It’s nice to see cognitive and social psychology receive twenty minutes of intelligent discussion on TV. I don’t agree with everything said here–especially Jonathan Haidt’s rather self-satisfied embrace of centrism. The discussion still seems important and interesting. Our psychological lives and group affiliations alter our ability to process new information. That’s obvious at some 50,000 foot level. Yet the resulting implications are often ignored. Moreover, economics dominates the other social sciences in policy discourse. it’s nice to see other disciplines getting some equal time. It’s even nicer to see an extended discussion, with a minimum of schtick, with no one spouting simplistic slogans. It’s amazing to think this appears on cable TV.

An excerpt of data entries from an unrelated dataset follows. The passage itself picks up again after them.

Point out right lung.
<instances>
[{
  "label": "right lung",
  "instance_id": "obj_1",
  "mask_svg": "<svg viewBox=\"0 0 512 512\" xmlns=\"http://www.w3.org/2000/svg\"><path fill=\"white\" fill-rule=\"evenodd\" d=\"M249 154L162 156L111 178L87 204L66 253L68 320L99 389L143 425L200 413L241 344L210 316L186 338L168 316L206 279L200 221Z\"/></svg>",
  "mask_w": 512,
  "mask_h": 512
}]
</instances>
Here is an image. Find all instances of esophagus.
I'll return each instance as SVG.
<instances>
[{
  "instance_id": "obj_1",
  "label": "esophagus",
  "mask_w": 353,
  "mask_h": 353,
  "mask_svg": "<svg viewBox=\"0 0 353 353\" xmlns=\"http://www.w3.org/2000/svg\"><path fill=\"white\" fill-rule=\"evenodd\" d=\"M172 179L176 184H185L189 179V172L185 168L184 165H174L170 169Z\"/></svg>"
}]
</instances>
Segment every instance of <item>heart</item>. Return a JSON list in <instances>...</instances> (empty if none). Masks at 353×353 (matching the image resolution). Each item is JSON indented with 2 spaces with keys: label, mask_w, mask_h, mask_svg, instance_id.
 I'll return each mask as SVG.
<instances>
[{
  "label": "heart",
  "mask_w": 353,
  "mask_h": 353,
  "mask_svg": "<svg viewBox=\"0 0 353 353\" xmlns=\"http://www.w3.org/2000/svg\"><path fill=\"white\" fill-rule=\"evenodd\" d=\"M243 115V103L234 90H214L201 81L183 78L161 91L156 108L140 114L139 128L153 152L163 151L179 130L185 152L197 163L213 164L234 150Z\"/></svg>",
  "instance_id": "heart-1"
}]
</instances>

One point that went unmentioned. In my view, mainstream Republicans have retreated from an essential kind of technocratic policy discourse during the Obama years. There is no high-quality, avowedly conservative counterpart to the Center on Budget and Policy Priorities, for example. Republican policy experts often move away from market-based proposals to solve social problems once liberals show interest. Cap-and-trade approaches to regulate carbon emissions are one obvious example. Otherwise respectable conservatives such as George Will even express skepticism regarding global climate change.
This consequence of ideological polarization and internal GOP politics reduces the quality of policy discourse on both sides of the aisle. It hinders efforts by liberals to question our own assumptions and the quality of our own arguments. We need a more respectable and reasoned opposition, so we can actually learn from each other across the ideological divide. And on some issues, such as public employee pensions, we need a respectable and reasoned set of interlocutors to find reasonable bipartisan compromises neither side could accomplish on its own.